Data entries:

Begin

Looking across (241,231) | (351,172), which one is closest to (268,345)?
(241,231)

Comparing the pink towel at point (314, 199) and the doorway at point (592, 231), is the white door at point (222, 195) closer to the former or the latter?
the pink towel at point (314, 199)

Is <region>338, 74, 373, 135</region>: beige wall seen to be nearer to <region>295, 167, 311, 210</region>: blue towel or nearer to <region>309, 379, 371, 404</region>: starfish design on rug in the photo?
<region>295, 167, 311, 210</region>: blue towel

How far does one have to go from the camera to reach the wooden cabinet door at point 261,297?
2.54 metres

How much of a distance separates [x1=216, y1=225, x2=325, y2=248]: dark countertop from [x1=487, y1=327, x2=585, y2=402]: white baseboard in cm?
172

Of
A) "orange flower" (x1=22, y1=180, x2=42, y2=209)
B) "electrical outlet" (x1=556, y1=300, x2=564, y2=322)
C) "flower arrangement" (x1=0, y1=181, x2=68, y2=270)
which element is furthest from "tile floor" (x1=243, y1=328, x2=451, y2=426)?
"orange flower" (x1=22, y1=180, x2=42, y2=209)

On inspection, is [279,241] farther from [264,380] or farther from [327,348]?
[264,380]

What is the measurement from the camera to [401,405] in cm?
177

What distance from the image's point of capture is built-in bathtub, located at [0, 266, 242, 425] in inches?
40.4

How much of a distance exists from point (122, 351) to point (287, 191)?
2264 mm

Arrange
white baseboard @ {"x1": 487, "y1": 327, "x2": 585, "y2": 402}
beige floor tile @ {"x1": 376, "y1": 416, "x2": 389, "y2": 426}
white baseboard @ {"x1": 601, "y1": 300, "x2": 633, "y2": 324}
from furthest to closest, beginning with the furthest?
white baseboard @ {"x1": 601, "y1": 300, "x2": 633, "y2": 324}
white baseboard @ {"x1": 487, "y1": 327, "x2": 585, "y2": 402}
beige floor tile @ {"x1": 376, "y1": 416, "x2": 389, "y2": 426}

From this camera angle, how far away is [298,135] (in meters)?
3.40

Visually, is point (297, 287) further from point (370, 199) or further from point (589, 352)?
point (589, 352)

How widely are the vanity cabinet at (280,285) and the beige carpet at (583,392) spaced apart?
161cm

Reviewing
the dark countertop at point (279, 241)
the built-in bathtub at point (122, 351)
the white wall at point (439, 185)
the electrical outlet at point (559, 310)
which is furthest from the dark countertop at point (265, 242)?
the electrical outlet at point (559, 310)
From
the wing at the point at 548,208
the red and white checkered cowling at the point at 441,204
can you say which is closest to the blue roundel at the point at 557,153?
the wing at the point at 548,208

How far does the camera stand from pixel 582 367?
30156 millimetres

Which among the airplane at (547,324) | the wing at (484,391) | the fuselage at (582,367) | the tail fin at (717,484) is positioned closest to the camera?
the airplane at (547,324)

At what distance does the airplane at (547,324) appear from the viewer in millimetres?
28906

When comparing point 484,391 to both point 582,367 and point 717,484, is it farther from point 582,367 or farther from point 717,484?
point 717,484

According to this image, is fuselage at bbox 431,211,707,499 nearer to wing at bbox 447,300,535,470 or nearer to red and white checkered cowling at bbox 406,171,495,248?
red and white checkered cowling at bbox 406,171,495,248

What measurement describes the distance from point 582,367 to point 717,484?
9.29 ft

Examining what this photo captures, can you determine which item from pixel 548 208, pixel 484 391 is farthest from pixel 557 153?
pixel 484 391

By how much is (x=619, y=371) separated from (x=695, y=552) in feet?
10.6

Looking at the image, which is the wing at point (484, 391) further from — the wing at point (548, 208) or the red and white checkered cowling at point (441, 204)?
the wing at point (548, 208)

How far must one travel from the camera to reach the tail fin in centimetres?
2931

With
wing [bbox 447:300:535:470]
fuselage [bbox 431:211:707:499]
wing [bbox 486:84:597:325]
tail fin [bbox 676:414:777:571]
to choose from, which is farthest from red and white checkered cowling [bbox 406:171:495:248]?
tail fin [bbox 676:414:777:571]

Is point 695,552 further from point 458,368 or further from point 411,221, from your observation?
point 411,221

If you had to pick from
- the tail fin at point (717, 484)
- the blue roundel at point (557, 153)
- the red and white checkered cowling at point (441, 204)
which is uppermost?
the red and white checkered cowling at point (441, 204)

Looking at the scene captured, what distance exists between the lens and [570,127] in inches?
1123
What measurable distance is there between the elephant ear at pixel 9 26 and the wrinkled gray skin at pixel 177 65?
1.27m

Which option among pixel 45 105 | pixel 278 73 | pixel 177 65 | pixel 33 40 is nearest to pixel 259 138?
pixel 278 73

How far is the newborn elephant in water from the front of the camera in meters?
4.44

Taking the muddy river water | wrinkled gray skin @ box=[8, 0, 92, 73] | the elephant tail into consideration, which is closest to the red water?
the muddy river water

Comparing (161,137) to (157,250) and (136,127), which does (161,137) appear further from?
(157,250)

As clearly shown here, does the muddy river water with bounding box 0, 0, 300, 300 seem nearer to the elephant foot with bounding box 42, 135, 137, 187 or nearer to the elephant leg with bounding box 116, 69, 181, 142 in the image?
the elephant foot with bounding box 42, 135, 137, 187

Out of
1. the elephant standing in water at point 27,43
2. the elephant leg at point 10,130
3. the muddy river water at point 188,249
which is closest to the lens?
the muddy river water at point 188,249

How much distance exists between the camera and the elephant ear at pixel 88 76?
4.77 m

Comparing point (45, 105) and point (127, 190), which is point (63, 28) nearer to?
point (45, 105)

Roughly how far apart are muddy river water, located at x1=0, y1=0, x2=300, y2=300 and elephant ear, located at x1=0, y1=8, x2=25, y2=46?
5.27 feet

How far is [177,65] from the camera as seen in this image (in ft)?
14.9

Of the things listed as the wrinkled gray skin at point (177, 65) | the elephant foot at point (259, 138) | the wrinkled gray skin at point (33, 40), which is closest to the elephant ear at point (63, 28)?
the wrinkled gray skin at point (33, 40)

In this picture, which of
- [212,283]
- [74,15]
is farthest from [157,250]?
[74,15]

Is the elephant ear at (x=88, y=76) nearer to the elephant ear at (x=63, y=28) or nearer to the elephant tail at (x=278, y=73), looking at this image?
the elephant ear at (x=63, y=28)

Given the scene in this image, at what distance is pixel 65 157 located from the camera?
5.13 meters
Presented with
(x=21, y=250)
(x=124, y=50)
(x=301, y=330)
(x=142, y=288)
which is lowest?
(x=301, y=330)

End

● **Aim of the exercise**
Rewrite the items as a Markdown table with the columns Row and Line, one numbered row per line and blank lines left out. Begin at the line that has "In this picture, which of" and stop at the end of the items.

● **Worked solution**
| Row | Line |
|---|---|
| 1 | In this picture, which of |
| 2 | - [212,283] |
| 3 | - [74,15] |
| 4 | is farthest from [157,250]? |
| 5 | [74,15] |
| 6 | Is the elephant ear at (x=88, y=76) nearer to the elephant ear at (x=63, y=28) or nearer to the elephant tail at (x=278, y=73), looking at this image? |
| 7 | the elephant ear at (x=63, y=28) |
| 8 | Given the scene in this image, at what distance is pixel 65 157 located from the camera? |
| 9 | 5.13 meters |
| 10 | Presented with |
| 11 | (x=21, y=250) |
| 12 | (x=124, y=50) |
| 13 | (x=301, y=330) |
| 14 | (x=142, y=288) |
| 15 | which is lowest? |
| 16 | (x=301, y=330) |